Intel® High Level Design
Support for Intel® High Level Synthesis Compiler, DSP Builder, OneAPI for Intel® FPGAs, Intel® FPGA SDK for OpenCL™
Announcements
Intel Support hours are Monday-Fridays, 8am-5pm PST, except Holidays. Thanks to our community members who provide support during our down time or before we get to your questions. We appreciate you!

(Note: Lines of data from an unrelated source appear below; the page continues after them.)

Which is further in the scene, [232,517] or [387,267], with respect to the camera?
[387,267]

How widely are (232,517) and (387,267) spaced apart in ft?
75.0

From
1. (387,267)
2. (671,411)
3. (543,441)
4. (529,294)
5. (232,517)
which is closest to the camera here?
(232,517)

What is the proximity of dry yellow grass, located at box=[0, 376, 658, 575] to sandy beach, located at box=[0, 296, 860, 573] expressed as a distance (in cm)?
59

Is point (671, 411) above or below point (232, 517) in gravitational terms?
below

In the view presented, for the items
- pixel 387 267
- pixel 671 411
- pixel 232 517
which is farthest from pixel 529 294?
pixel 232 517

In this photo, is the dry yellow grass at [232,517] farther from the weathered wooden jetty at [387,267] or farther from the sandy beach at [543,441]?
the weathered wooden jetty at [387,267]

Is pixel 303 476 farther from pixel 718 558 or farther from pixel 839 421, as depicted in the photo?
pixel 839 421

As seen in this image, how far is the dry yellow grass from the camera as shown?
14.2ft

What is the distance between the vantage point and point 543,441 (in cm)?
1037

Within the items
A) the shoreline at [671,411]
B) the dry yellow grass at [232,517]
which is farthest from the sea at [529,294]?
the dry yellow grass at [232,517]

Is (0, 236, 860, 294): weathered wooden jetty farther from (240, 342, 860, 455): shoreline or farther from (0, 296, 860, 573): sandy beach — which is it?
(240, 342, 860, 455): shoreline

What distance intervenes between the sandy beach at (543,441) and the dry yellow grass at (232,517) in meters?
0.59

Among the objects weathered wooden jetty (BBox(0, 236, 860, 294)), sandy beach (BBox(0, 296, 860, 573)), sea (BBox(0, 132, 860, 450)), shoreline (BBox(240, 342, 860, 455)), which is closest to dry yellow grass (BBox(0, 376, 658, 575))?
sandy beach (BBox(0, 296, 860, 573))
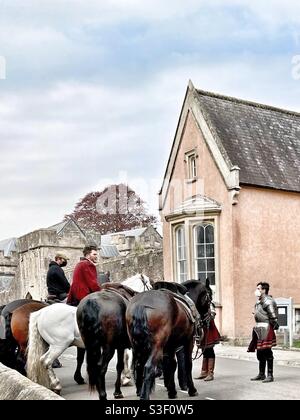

Need Forum Guidance? Click here
Search our FPGA Knowledge Articles here.
440 Discussions

Support for GPU and FPGA programming

Gao__Chao
Beginner
631 Views

Hi, I was wondering , does OneAPI support GPU and FPGA programming in the same code? I found the tutorial didn't give out a very specific idea.

0 Kudos
8 Replies
JananiC_Intel
Moderator
623 Views

Hi,


Thanks for posting in Intel forums.


Intel oneapi has samples that support cpu,gpu and fpga.You can find those samples in oneapi-cli in devcloud.You can find the links to similar samples below.Try these samples to know more about it.

https://github.com/oneapi-src/oneAPI-samples/tree/master/DirectProgramming/DPC%2B%2B/DenseLinearAlge...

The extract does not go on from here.